Saturday, May 2, 2015

Three Missing Elements to Fail Talent Analytics

If people are the most valuable asset in business, companies cannot afford to ignore the analytics of their current or future workforce.

People are always the most invaluable asset in businesses, but most of HR organizations only play the supporting role as an administrative function; talent analytics becomes the very tool to help HR in their digital transformation journey. However, some pivotal organizations who adopt talent analytics earlier than others do not achieve the expected result, what’re the missing elements, or the pitfalls in doing talent analytics, and how to learn from others’ failures?

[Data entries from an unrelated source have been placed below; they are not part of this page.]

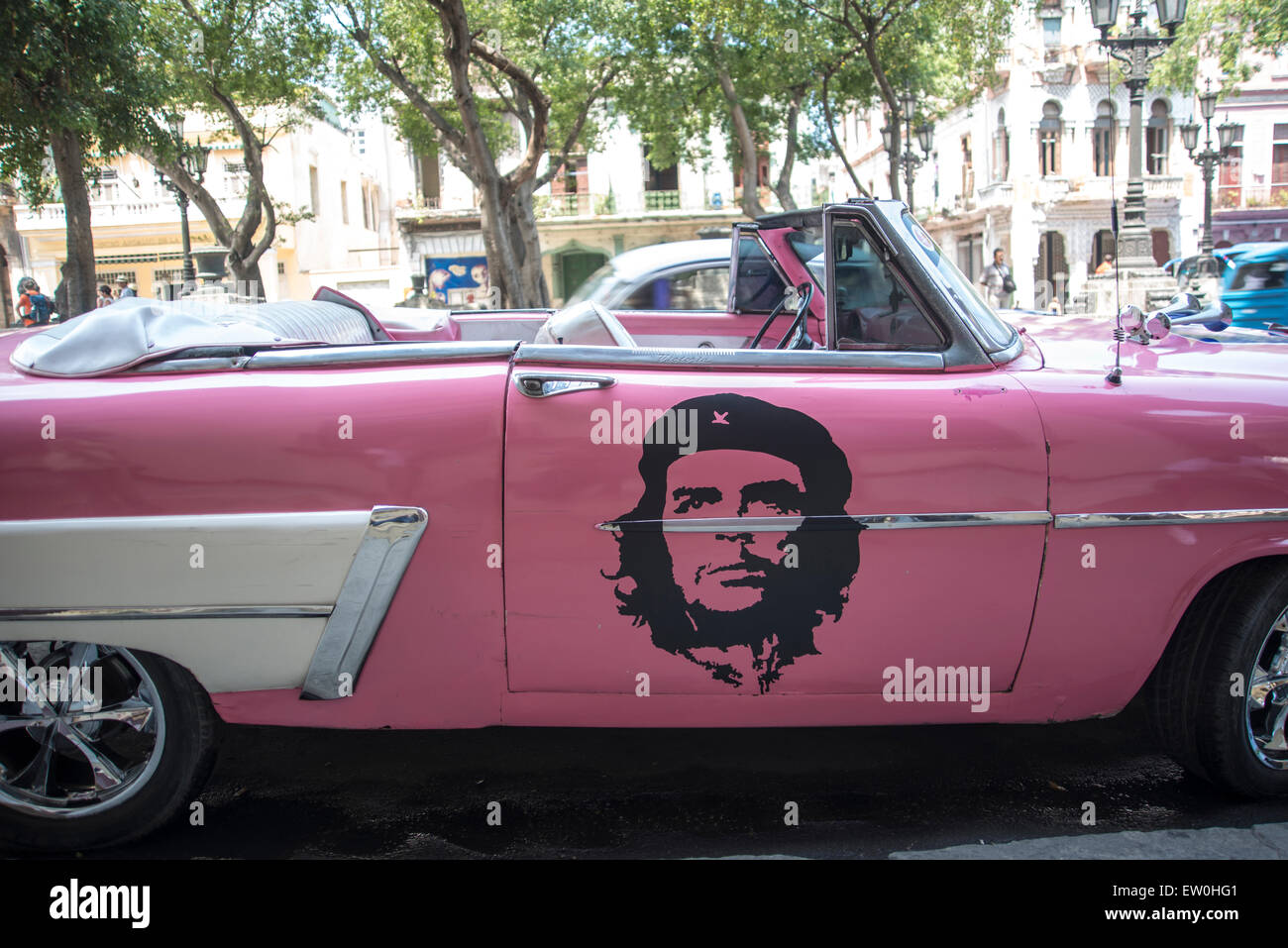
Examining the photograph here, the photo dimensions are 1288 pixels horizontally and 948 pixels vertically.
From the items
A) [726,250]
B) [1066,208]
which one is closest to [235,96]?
[726,250]

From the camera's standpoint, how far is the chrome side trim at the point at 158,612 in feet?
7.48

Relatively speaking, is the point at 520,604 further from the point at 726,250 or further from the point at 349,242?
the point at 349,242

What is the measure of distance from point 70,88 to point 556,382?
11918 millimetres

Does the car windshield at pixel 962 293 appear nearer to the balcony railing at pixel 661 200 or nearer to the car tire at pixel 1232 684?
the car tire at pixel 1232 684

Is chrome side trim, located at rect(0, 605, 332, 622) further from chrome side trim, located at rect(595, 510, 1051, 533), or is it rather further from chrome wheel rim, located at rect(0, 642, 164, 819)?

The missing element #1 in talent analytics -Objective: The business goals and objectives are more critical rather than observational data about the individual which has explanatory power over performance, retention etc; If strategy is planning and organizing to "get somewhere," how can you know where you are relative to your goal without objective landmarks. So, the question to be asked before starting to move in analytics is "What objective evidence will show us that we are accomplishing our goals?" And if you can't come up with metrics, then, what are you doing? As leaders begin to understand that data supplements but do not replace "gut" feelings,  more companies are embracing the idea that measuring the alignment of performance to strategic goals really does guide decision-makers to make the right choices. Statistically, "the total cost of a workforce represents nearly 70 percent of operating expenses for Fortune 500 companies." The real value in HR is revealed when the HR professional is able to highlight a decrease in total human expenses next to an increase in performance and revenue.

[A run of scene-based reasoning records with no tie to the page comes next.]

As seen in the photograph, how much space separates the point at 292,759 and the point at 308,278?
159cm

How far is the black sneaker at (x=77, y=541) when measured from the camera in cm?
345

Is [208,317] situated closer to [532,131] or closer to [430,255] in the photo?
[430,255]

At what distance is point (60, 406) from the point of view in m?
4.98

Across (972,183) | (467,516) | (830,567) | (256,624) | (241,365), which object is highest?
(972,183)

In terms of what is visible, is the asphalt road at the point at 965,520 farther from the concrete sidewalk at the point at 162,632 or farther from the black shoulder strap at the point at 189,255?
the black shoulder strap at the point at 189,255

The missing element #2 in talent analytics - Long term planning: The company needs to make strategic long term plan with multiple phases before they can have meaningful analytics. Expectations of a faster turnaround in most cases don't yield great outcomes. Most companies start getting significant payback after years effort put on improved and data-based decision making, higher visibility and greater transparency and all levels.
(1) Implementation phase: Define the requirements and identify the right software. Implement it and communicate aggressively such that it is used by all employees and managers.
(2) Data integration phase: Refine the data metrics being collected and integrate external data (such as financial, production data).
(3) Communication phase: Coach managers how they can use the different dashboards and reports and help them inculcate these in their daily decision making and planning.

The missing element #3 in talent analytics: Data Management: Established workforce analytics takes time and patience while getting the collection correct, cleaning the data, and setting up automated feeds from the data source systems. This being said the time and energy are worth the effort. Workforce information can be used to determine talent movements, benefits preferences, reward program acceptance, and cost - just to name a few of the benefits. With workforce planning and analytics, organizations can successfully move hundreds of staff across the group's projects on timely schedule. Being able to find the gap in the supplies (internal/ external) and the forecasted demands, save a huge amount of time efforts and money for all stakeholders. It served as a vital tool in recruitment, compensation and benefits, performance appraisal and led to wise investment in training.

The success stories of talent analytics have revealed the linkage between Finance and HR as one of the most critical factors in transforming how the business views the contribution of their people function. If people are the most valuable asset in business, companies cannot afford to ignore the analytics of their current or future workforce. HR analytics are finally starting to get some attention and should be a huge growth field in the coming years. Any company that ignores their HR analytics will be the digital laggard which would lose the talent game in digital transformation.


1 comments:

Well said, Pearl! Lots of great points. The benefits are even more pronounced when predictive or prescriptive analytics are used to solve business challenges pre-hire.